People with hearing loss in Coatesville have a higher risk of danger in emergency situations, according to the Hearing Loss Association of America.
Good hearing is crucial in alerting you to safety hazards, such as fires.
High-Frequency Hearing Loss
It’s many peoples’ worst nightmare: waking up to the smell of smoke and finding your house on fire. But what if you never woke up?
If you’re one of the 48 million Americans with hearing loss, that is a distinct possibility.
Because hearing loss usually affects high frequencies first, the majority of hearing-impaired individuals have difficulty hearing high-pitched sounds, such as those emitted by conventional smoke detectors.
The Fire Protection Research Foundation (FPRF), a nonprofit organization that compiles data on fire and building safety, wanted to know how many people who perished in fires suffered from hearing loss. Data was sketchy as few investigations into fire fatalities take into consideration the hearing abilities of victims.
The group published its findings in a 2007 study called Waking Effectiveness of Alarms for Adults Who Are Hard of Hearing. The results showed that 43 percent of research subjects failed to awaken to the high-pitched signals generated by smoke detectors.
Alternative alarms such as visually-based strobe lights were even less effective, waking only 27 percent of participants.
Based on this date, the FPRF concluded that the best way to ensure the safety of individuals with mild to moderately severe hearing loss is through the use of smoke alarms that produce low-pitched tones averaging 520 Hz, as opposed to conventional detectors that emit sounds in the 3,150 Hz range.
Low-pitched smoke detectors were considerably more effective in the study, waking up 90 percent of subjects at the minimally-acceptable fire code sound level of 75 decibels, and 100 percent of subjects at 95 decibels.
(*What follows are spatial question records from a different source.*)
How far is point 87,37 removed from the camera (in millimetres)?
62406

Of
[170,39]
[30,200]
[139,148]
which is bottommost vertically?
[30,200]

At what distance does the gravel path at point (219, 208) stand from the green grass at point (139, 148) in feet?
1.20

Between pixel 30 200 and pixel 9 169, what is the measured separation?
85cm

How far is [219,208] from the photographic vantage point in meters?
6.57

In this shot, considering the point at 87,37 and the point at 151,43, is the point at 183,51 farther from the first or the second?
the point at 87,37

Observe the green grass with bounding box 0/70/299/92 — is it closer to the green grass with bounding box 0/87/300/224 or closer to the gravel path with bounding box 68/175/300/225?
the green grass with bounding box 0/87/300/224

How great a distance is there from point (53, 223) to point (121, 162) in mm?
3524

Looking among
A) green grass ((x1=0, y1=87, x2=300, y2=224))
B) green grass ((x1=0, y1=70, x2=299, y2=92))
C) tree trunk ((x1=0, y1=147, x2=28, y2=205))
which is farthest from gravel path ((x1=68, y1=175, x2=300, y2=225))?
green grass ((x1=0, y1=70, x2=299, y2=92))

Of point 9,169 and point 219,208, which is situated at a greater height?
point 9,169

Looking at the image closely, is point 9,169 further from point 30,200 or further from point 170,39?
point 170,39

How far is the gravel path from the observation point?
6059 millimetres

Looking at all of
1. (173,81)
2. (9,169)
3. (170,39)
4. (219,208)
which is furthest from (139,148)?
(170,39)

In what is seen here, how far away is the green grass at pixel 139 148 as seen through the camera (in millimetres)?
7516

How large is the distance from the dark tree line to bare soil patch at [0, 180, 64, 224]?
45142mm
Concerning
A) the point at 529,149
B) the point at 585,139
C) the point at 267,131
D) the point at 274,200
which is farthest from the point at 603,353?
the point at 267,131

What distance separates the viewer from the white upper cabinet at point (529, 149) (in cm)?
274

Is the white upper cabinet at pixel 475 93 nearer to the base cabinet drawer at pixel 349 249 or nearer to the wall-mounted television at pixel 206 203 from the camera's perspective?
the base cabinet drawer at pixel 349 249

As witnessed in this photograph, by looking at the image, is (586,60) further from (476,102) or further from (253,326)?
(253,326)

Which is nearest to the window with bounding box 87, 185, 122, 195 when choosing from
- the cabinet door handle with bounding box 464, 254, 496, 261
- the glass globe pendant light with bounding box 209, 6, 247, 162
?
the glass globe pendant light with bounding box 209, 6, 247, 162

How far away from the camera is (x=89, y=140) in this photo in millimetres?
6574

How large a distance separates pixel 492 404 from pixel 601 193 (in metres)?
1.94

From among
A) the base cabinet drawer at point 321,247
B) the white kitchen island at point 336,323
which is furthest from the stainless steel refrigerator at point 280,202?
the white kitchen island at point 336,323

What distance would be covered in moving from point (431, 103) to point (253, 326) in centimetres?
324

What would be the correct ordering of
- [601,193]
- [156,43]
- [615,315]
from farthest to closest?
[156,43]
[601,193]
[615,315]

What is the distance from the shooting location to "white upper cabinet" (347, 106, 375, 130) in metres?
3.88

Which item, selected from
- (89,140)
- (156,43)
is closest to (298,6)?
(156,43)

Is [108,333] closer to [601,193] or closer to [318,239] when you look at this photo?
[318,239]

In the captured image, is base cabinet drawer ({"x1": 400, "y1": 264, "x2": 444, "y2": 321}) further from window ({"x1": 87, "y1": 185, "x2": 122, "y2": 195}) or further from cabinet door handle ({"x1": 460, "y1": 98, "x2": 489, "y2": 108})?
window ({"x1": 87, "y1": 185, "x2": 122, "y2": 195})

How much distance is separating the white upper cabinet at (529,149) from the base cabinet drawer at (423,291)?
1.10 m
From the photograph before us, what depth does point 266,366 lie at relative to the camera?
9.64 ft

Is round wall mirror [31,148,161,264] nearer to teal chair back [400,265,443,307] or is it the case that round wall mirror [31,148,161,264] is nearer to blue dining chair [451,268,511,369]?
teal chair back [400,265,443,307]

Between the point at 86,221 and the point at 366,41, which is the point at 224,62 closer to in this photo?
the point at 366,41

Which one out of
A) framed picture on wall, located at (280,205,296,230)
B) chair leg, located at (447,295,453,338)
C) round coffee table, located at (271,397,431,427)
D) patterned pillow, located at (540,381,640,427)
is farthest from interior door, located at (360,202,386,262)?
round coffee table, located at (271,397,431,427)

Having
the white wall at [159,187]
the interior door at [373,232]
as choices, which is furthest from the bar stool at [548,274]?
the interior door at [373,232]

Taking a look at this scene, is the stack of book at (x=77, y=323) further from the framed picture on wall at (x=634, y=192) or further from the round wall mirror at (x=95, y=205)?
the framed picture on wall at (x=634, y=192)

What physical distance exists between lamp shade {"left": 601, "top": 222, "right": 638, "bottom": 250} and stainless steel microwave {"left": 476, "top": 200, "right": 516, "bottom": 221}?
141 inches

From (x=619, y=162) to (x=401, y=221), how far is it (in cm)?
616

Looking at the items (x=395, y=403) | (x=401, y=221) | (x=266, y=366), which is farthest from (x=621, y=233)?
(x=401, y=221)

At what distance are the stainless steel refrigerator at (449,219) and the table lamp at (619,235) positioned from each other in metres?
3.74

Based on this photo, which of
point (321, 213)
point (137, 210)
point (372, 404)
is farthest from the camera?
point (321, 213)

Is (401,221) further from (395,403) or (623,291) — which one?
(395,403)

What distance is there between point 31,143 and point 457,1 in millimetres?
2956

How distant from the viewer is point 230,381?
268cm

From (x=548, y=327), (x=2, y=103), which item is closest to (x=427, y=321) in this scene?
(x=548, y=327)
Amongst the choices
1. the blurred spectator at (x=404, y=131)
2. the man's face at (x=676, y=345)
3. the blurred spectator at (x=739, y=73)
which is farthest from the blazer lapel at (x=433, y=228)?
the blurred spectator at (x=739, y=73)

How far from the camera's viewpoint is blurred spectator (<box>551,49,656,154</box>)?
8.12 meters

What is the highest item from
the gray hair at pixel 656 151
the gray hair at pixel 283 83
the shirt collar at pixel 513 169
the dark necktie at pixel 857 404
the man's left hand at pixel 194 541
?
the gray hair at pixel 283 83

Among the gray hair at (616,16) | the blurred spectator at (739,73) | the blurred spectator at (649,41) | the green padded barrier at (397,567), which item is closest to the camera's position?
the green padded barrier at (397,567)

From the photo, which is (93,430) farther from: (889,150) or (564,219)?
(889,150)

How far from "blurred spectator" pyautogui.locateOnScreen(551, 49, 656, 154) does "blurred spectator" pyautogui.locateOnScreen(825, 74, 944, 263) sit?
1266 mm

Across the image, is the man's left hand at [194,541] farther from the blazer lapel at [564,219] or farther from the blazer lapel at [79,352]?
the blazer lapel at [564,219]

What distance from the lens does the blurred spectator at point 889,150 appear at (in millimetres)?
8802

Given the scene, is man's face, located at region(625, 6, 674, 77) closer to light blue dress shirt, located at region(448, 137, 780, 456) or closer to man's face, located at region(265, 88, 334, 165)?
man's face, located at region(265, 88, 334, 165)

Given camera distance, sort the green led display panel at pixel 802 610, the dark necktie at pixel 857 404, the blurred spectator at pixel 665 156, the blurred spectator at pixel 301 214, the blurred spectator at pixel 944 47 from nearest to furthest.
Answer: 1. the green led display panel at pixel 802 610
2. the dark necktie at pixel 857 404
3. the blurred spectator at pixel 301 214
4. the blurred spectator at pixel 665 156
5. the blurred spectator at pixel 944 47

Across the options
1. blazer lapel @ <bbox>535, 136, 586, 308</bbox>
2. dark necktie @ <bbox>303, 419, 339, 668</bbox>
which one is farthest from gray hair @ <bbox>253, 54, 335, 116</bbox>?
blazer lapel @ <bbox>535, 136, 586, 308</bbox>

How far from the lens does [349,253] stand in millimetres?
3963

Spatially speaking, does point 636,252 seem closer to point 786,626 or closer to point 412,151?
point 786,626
While properly-maintained smoke alarms that detect the presence of smoke and produce an audible alarm are attributed to a 50 percent drop in fire-related deaths in the last 30 years, they simply aren’t loud enough to awaken people with hearing loss in Coatesville.
Terry Portis, Executive Director of the Hearing Loss Association of America, is convinced that the FPRF study demonstrates the need for a major overhaul in the country’s emergency systems so they are better able to prevent injury and save lives.
Unfortunately, low-frequency smoke detectors aren’t widely available to the public yet.
Still, individuals with hearing loss can take steps to prevent themselves from becoming fire statistics.
The Americans with Disabilities Act (ADA) requires that all public facilities with sleeping accommodations provide hearing-impaired guests with access to their buildings’ alarm systems; many offer alternative warning devices, as well.
When booking a room, make sure to inquire about your available options.
For more information on hearing loss safety, contact your Coatesville audiologist today.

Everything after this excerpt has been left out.